- Brief -
Copy the stretch of items from the line containing "As shown in" through the line containing "4.23 meters", both lines included, reproducing each line precisely.

(Items of spatial question data)
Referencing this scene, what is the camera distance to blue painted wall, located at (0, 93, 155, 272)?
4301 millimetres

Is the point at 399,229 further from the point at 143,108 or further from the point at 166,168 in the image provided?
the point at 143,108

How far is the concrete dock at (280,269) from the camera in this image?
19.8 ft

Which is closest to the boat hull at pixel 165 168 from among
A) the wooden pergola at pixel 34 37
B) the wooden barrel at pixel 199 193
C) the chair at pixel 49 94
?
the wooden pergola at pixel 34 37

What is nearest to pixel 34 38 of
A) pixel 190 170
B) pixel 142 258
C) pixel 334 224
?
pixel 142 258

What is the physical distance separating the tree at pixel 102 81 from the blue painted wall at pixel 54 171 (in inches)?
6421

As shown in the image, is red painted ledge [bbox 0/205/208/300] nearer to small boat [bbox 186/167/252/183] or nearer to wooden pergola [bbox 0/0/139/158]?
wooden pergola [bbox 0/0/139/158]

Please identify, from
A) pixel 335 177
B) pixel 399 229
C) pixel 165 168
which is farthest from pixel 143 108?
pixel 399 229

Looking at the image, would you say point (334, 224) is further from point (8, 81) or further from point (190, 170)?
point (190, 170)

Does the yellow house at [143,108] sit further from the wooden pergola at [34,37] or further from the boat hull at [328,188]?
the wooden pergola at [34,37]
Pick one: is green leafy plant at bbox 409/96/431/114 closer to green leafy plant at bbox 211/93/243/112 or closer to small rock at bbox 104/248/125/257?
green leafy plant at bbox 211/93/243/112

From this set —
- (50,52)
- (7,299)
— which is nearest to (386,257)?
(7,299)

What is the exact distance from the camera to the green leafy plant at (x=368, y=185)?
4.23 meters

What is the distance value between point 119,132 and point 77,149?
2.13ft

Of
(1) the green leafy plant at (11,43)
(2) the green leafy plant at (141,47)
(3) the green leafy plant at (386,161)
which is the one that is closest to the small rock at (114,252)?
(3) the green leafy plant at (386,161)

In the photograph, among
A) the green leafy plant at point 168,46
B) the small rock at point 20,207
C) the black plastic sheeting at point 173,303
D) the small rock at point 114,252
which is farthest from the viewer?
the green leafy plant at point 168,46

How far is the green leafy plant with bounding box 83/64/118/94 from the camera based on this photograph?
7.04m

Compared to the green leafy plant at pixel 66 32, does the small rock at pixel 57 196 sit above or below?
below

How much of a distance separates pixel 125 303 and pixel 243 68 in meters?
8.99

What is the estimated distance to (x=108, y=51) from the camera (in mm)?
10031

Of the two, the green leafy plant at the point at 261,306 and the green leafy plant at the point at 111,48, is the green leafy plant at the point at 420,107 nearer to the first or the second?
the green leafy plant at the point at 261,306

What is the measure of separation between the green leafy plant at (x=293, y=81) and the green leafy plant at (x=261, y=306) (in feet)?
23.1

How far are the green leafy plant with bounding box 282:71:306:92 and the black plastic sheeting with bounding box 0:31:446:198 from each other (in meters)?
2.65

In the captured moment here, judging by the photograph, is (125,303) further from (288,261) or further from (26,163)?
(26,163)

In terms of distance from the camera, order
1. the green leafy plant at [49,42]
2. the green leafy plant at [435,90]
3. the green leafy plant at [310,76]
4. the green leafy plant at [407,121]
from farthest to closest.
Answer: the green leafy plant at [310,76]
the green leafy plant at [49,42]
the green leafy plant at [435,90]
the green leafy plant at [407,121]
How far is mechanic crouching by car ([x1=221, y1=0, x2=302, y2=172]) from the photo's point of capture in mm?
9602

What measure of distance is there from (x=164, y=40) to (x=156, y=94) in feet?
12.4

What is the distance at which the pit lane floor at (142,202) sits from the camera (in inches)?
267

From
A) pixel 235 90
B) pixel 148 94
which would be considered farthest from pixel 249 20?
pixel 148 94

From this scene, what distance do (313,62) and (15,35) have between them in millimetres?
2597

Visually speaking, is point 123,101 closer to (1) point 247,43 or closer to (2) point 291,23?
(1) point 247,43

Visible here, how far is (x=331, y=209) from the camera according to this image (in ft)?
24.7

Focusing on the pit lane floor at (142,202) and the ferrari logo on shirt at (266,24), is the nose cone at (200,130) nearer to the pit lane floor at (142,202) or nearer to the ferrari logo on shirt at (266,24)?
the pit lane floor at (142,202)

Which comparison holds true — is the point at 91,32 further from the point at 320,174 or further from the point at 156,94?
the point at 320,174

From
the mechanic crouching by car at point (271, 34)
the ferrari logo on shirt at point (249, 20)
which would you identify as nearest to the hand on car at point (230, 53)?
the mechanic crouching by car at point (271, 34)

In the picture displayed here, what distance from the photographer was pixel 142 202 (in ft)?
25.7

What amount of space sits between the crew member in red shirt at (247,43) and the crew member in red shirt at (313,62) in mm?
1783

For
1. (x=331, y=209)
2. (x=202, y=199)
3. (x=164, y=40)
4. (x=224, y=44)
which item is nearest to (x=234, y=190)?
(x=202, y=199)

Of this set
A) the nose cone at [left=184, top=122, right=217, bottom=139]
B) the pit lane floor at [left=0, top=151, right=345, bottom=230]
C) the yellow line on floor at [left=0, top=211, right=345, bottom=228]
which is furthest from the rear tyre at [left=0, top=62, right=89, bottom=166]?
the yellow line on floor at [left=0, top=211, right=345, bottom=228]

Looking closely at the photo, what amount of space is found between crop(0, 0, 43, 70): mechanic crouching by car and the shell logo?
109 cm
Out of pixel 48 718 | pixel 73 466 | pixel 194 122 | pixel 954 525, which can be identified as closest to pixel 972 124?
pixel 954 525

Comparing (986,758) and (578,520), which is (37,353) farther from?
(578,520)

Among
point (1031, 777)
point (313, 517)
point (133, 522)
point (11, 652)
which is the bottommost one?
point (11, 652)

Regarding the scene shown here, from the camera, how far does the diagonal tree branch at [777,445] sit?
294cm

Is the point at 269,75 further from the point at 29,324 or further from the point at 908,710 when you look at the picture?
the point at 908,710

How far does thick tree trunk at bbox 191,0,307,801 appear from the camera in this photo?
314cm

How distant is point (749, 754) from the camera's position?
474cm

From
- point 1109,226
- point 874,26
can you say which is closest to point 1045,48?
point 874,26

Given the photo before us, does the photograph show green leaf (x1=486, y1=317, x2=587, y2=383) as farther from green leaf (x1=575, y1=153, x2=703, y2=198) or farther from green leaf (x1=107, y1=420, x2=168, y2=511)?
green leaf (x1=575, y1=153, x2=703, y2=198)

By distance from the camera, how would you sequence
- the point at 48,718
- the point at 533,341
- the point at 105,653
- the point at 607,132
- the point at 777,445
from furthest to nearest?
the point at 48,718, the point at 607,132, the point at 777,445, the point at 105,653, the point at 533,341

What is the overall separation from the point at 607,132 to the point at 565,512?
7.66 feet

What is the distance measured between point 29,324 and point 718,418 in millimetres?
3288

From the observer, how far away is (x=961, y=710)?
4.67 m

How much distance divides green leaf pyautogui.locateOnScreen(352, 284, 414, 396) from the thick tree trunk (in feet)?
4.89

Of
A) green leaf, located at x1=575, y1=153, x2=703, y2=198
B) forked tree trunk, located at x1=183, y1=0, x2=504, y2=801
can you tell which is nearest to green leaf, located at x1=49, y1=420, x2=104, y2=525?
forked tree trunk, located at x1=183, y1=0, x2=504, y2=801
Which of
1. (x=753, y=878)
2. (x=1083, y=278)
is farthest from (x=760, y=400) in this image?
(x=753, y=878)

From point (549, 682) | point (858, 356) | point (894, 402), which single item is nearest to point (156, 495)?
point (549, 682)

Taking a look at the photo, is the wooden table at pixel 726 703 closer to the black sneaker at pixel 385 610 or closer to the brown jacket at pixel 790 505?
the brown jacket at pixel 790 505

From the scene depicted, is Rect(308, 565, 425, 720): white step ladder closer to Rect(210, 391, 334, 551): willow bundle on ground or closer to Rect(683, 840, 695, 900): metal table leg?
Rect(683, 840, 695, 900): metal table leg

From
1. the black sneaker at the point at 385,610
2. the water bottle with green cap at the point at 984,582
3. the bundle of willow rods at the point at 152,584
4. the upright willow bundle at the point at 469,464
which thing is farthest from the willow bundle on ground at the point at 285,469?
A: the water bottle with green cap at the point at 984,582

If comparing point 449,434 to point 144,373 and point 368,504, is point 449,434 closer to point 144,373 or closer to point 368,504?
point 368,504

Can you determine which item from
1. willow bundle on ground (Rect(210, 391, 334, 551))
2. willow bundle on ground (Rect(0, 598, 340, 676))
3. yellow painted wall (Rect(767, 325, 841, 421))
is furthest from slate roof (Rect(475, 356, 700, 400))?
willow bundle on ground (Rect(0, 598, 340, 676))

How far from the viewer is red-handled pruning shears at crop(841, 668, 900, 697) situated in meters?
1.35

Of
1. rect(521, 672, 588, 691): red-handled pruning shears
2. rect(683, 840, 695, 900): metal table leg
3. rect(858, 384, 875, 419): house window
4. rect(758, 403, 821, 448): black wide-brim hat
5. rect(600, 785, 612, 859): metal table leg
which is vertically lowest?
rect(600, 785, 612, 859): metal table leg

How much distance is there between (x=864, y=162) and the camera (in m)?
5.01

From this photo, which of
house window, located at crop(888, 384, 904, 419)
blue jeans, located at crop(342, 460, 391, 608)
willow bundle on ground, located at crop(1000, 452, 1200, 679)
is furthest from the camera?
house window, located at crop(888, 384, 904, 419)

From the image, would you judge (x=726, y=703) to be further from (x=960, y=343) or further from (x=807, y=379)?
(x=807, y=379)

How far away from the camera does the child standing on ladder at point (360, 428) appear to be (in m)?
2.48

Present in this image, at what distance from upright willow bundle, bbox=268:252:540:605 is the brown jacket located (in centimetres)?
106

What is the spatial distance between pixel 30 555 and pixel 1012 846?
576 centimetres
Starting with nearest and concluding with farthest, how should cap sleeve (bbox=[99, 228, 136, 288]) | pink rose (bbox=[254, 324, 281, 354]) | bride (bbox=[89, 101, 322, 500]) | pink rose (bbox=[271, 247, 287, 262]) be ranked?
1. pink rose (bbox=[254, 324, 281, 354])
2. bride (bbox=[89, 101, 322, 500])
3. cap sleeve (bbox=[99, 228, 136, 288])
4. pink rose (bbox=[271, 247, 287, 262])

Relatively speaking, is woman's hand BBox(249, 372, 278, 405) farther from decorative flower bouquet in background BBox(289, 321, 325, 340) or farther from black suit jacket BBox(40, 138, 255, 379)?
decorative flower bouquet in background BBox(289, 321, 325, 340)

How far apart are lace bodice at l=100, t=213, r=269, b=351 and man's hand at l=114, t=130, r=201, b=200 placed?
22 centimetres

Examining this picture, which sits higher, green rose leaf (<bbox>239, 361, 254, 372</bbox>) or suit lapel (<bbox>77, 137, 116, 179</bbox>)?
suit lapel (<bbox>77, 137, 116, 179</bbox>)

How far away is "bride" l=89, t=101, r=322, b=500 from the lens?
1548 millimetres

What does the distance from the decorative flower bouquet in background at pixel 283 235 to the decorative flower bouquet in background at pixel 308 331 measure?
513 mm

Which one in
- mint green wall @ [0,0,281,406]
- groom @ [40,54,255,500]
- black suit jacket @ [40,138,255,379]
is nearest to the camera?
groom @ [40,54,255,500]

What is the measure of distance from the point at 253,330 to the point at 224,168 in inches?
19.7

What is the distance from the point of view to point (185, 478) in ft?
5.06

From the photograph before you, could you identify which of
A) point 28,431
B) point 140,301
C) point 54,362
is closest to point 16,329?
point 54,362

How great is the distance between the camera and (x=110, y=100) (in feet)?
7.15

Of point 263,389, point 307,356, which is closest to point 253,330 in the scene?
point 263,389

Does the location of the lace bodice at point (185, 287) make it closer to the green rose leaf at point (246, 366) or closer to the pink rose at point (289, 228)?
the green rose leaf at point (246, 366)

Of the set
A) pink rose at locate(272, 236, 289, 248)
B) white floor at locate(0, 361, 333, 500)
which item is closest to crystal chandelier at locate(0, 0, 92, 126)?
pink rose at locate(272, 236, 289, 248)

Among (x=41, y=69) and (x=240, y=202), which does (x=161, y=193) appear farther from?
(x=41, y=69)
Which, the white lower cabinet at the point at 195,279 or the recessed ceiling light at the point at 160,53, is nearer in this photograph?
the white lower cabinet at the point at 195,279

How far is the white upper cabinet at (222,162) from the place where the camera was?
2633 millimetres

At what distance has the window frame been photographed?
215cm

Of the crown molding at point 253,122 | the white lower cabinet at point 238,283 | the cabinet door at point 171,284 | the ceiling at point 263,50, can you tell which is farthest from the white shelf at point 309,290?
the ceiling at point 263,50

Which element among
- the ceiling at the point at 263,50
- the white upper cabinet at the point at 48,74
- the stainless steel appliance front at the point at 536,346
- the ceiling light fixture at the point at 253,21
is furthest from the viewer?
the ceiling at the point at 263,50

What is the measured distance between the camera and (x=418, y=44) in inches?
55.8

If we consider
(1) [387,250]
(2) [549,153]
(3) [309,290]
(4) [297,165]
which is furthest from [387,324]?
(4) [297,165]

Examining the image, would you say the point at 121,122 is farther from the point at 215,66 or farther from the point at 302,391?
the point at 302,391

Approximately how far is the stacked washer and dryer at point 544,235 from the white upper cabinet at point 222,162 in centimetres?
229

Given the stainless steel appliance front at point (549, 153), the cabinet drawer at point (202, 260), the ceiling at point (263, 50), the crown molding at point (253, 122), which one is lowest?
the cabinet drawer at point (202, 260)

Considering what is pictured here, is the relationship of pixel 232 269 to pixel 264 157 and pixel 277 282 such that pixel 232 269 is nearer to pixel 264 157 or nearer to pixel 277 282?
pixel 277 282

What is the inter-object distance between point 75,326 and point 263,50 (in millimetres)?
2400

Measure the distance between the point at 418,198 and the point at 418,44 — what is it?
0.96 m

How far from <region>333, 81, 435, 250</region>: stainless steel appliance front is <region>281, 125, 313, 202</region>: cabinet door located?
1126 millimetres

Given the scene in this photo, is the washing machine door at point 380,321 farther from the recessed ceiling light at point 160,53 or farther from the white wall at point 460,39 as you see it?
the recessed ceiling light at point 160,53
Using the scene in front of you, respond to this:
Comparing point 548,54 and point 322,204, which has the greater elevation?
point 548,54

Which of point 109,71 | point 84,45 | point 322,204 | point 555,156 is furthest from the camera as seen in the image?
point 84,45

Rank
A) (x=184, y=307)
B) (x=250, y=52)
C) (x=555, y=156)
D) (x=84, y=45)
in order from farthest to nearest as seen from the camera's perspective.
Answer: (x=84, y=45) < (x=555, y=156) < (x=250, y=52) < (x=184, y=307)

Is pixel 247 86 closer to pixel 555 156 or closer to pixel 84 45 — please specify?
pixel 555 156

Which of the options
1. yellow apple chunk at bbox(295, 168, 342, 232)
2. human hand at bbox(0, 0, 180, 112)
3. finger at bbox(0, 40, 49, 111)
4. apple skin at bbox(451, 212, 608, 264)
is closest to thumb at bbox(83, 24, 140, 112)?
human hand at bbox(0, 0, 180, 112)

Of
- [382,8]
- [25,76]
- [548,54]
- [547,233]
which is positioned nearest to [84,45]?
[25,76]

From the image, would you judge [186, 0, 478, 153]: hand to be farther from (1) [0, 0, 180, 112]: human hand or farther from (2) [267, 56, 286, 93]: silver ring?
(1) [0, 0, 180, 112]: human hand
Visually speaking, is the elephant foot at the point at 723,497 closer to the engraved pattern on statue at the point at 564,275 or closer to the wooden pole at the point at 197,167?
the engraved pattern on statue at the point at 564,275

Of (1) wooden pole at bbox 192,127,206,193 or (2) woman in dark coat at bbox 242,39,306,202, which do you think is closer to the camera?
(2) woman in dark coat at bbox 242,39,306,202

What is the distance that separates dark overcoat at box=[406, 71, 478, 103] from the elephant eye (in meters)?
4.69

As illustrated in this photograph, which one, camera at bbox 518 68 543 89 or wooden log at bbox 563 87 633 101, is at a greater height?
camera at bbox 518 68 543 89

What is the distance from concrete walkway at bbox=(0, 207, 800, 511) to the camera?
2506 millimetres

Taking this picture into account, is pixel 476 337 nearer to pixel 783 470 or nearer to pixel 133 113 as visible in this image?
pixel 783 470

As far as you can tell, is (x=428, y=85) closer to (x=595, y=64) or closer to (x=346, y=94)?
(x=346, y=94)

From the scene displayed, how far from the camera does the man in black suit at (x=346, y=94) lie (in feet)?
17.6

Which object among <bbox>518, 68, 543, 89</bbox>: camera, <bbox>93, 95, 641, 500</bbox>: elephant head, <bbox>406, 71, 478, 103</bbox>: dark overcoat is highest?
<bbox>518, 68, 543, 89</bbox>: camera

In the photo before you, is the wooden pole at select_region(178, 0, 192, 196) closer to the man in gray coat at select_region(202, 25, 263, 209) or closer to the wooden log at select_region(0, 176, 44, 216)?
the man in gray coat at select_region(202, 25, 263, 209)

- Exercise answer -
As shown in the image, is red painted ledge [bbox 0/205/208/300] nearer to small boat [bbox 186/167/252/183] or nearer to wooden pergola [bbox 0/0/139/158]?
wooden pergola [bbox 0/0/139/158]

Please identify, from
A) pixel 335 177
B) pixel 399 229
C) pixel 165 168
which is farthest from pixel 143 108?
pixel 399 229

Looking at the image, would you say point (334, 224) is further from point (8, 81) or further from point (190, 170)?
point (190, 170)

Does the yellow house at [143,108] sit further from the wooden pergola at [34,37] or further from the boat hull at [328,188]?
the wooden pergola at [34,37]
Pick one: is green leafy plant at bbox 409/96/431/114 closer to green leafy plant at bbox 211/93/243/112 or closer to small rock at bbox 104/248/125/257?
green leafy plant at bbox 211/93/243/112

From this set —
- (50,52)
- (7,299)
— which is nearest to (386,257)?
(7,299)

What is the exact distance from the camera to the green leafy plant at (x=368, y=185)?
4.23 meters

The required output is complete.